Yuki começou com pouco espaço, mas foi crescendo com a revelação do passado com Gerson Barros. Você já sabia que sua personagem teria essa importância na trama ou foi surpreendida?
Sabia que ela se desenvolveria e teria esse passado terrível ligado a um ex-namorado contraventor e abusivo, mas não sabia detalhes. Mesmo sabendo que em algum momento trataríamos disso na trama, a forma como as cenas foram construídas foi me surpreendendo a cada entrega de capítulo. Tem muita coisa da relação desses dois que fica nas entrelinhas, e isso é muito interessante. Saber que conseguimos reverberar essa confusão interna que acontece no íntimo deles, fazendo a audiência ficar em dúvida do que a Yuki sente por ele, foi um êxito. Pois dentro de relações como essas existe mesmo essa enorme confusão e dependência emocional, até que se quebre o ciclo do abuso. E, posteriormente, ainda há um enorme processo até se curar de algo tão grave como é ter amado alguém abusivo. Agradeço imensamente à Claudia Souto (autora) e toda sua equipe de roteiro e pesquisa, por construírem algo tão interessante e com esse papel social tão relevante, posto que, infelizmente, milhares de mulheres vivem ou viveram situações análogas; ao André Câmara e equipe de direção por tanta sensibilidade e respeito nos ensaios e gravações; e aos meus queridos colegas Enrique Diaz (Gerson), José de Abreu (Rodolfo) e Guilherme Weber (Marco), por toda a troca e generosidade em cena.

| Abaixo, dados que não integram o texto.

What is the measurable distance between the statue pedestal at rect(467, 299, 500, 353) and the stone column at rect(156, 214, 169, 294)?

Ao interpretar uma vítima de relacionamento abusivo, você deve ter recebido vários relatos de outras mulheres que passaram por isso. Como tem sido o retorno do público?
Nossa, recebi sim. Teve muita gente que relembrou de um passado tão difícil como o da Yuki. Muitas que se identificaram, tanto com a dor, quanto com a força delas e da Yuki. Enquanto atriz, fiquei feliz em saber que consegui trazer com verdade essa realidade que é presente na vida de tantas mulheres, e ler delas próprias que, em muitos momentos, elas sentiam exatamente como a Yuki. Por outro lado, é terrível saber que os números de casos assim são altíssimos, que ainda tem muita gente que não consegue sair do ciclo do abuso, e que há pessoas que banalizam ou fazem vista grossa diante de situações tão graves como essas.
Em quem você se inspirou para dar vida ao drama de Yuki? Já teve um relacionamento parecido ou teve alguém próximo que tenha passado por isso?
Não, nunca vivi nada parecido. Busquei referências na realidade, em matérias, documentários, e em filmes. Fui entender um pouco mais da Síndrome de Estocolmo (estado psicológico em que a vítima de um crime se relaciona com o agressor de forma afetiva) também. E depois fui buscar dentro de mim os caminhos de trazer isso tudo para o meu corpo para viver essa circunstância imaginária da forma mais real o possível.
Depois de tudo o que enfrentou e vem enfrentando, sua personagem merece ser feliz no amor. Tem algum spoiler para nos dar sobre isso?
Ah, eu concordo que a Yuki merece muito ser feliz também no amor! Poxa vida, uma mulher tão incrível como ela. Obviamente, para ela, amar de novo não será algo tão fácil assim. Quem já sofreu a dor de um coração partido sabe o quão difícil é, depois do trauma, abrir o coração verdadeiramente para alguém de novo. E no caso dela, mais ainda. Mas a novela se chama Volta Por Cima, então acho que ela vai dar a volta por cima, sim, e viver um grande amor. Mas é apenas uma torcida; não tenho nada concreto, nem spoiler. Espero, em breve, ter!
Você tem familiares em Porto Alegre, né? Como é sua relação com o Rio Grande do Sul?
Tenho sim. A família por parte de mãe é toda de lá. Convivi com bisavós, avós, tias e primos. Visitava sempre nas férias. Ia muito para o sítio dos meus bisavós e avós que fica próximo a Montenegro e para a Ilha da Pintada, onde mora uma das minhas tias. Muitos passeios pelo Guaíba. Amo demais o Sul. Quando pequena falava que eu era gaúcha de coração. Lembro que eu voltava das férias com sotaque forte do Sul, e até hoje misturo umas palavras e expressões de lá. E hoje em dia, continuo indo sempre que tenho uma brecha. Fui agora no início do ano, foi uma delícia.